"Devi sapere che noi commettiamo cinque reati ogni ora". E’ in questa frase, intercettata dalle microspie nel 2018, il seme delle future condanne per associazione a delinquere nell’ambito della maxi inchiesta che ha scosso l’Umbria nel 2019, facendo crollare i vertici regionali di politica e amministrazione. E’ quel "noi" ad essere impugnato dai giudici come indicatore che "il programma criminoso - scrivono - fosse perseguito ed attuato da parte di un’organizzazione delinquenziale, indicata (da uno di loro, ndr) come un fenomeno endemico della propria struttura di appartenenza". E quella struttura altri non era che l’Azienda Ospedaliera di Perugia. Nelle 1200 pagine di motivazioni, depositate il 30 dicembre dal collegio composto dai giudici Marco Verola, Francesco Loschi e Sonia Grassi, la parte relativa al reato di associazione a delinquere per il quale sono stati condannati Giampiero Bocci, Luca Barberini e Maurizio Valorosi, arrivano come ultimo capitolo.

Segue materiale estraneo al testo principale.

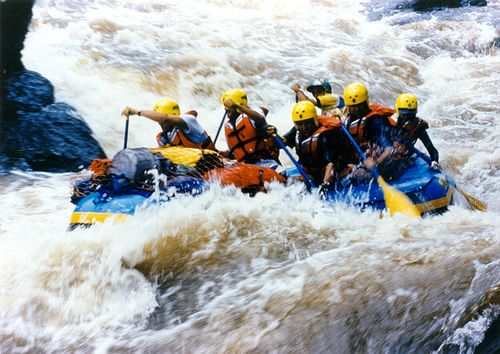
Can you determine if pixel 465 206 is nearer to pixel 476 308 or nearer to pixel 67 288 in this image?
pixel 476 308

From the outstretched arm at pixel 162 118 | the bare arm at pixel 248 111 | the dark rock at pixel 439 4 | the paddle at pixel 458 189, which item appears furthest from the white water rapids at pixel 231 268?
the dark rock at pixel 439 4

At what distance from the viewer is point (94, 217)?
10.9 ft

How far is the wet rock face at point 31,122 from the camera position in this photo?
5680 mm

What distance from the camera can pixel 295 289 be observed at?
2896 mm

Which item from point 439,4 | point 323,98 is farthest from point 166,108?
point 439,4

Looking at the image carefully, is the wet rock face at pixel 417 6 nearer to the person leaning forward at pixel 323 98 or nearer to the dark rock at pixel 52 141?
the person leaning forward at pixel 323 98

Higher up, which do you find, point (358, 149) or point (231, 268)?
point (358, 149)

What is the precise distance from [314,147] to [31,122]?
3459 mm

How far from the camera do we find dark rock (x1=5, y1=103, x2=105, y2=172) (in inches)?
223

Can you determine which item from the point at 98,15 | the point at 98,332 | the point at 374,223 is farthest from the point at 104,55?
the point at 98,332

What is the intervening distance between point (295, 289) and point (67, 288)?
128 cm

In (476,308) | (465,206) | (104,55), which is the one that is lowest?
(465,206)

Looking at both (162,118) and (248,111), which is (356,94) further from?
(162,118)

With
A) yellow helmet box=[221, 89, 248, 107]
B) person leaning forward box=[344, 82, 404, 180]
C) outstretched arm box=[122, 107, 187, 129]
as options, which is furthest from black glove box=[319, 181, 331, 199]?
outstretched arm box=[122, 107, 187, 129]
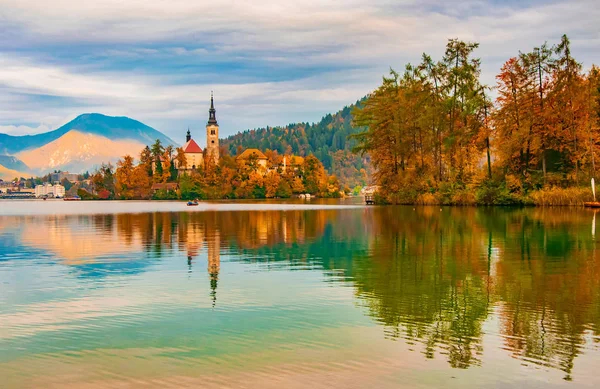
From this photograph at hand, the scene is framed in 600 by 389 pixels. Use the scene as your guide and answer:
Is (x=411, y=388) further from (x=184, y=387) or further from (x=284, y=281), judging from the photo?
(x=284, y=281)

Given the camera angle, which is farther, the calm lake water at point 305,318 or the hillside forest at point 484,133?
the hillside forest at point 484,133

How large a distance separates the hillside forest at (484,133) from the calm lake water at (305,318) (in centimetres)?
4665

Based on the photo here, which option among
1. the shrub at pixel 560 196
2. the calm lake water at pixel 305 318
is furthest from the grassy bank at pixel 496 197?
the calm lake water at pixel 305 318

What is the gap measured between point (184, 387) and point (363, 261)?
16.1 meters

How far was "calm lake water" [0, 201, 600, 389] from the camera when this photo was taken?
34.9ft

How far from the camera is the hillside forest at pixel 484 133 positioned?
236ft

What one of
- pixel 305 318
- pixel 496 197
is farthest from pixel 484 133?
pixel 305 318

Perché - scrive il collegio - il reato associativo taglia "inequivocabilmente in modo trasversale la maggior parte delle vicende processuali" che hanno stravolto il volto della politica umbra con l’indagine sulla manipolazione di concorsi banditi dall’Azienda ospedaliera di Perugia e dall’Usl Umbria 1. Rispetto al reato più controverso (vedi articolo con l’esito della sentenza) il collegio parla di prova pienamente e puntualmente raggiunta circa "l’esistenza di un’associazione per delinquere finalizzata alla "sistematica manipolazione" di un numero indeterminato di procedure concorsuali sistematicamente volta a garantire la vittoria, o quantomeno in posizionamento utile in graduatoria, dei candidati preventivamente determinati da parte degli imputati, Duca (la cui posizione è stata peraltro oggetto di stralcio in prossimità della conclusione del giudizio per le gravi ragioni di salute) Valorosi, Bocci e Barberini, i quali, sono risultati a pieno titolo stabilmente e dinamicamente inseriti all’interno dell’associazione per delinquere per cui - scrivono i giudici - si è svolto il processo". Mentre in relazione alle posizioni dei restanti imputati Catiuscia Marini, Rosa Maria Franconi e Antonio Tamagnini l’istruttoria dibattimentale "non è stata in grado di restituire - oltre ogni ragionevole dubbio -, un quadro di inferenze indiziari sufficientemente stringenti precise e concordanti, tali da sorreggere una costituzione di tal fatta".
Ma quindi il reato associativo, dapprima contestato dai magistrati Mario Formisano e Paolo Abbritti, poi escluso nelle richieste della pubblica accusa è infine riesumato dai giudici con condanne pesanti a carico di tre degli imputati, perché è stata accertata "l’alterazione in un breve arco temporale di una pluralità di procedure pubbliche attraverso un meccanismo oltre modo consolidato - è scritto nelle motivazioni - risultato sistematicamente improntato alla formulazione di segnalazione di candidati da favorire, provenienti per la gran parte da determinati referenti politici (ma non solo da costoro), che venivano dapprima raccolte - per poi, con un "bonus" nei punteggi, ndr - farli risultare nella graduatoria finale nella posizione di vincitore, o tra gli idonei non vincitore, in vista quantomeno della prospettiva di uno sbarramento tale da garantire se non un’immediata assunzione, quantomeno la concreta possibilità".
Inoltre, scrivono inoltre i giudici che la sistematica manipolazione delle procedure concorsuali è risultata "costantemente accompagnata dalla reiterata costante ed organizzata commissione di altri reati, reati come la rivelazione e l’utilizzazione di segreto d’ufficio falso ideologico in atto pubblico e abuso d’ufficio titolo". Tra gli elementi rimarcati dal collegio anche il fatto che l’associazione (in questo caso escluso Barberini) "per garantirsi operatività e per eludere indagini in quel momento in corso di cui era venuta pienamente a conoscenza metà del 2018 si era rivolta a soggetti a vari titolo appartenenti per ottenere informazioni coperte da segreto d’ufficio in relazione all’attività investigativa".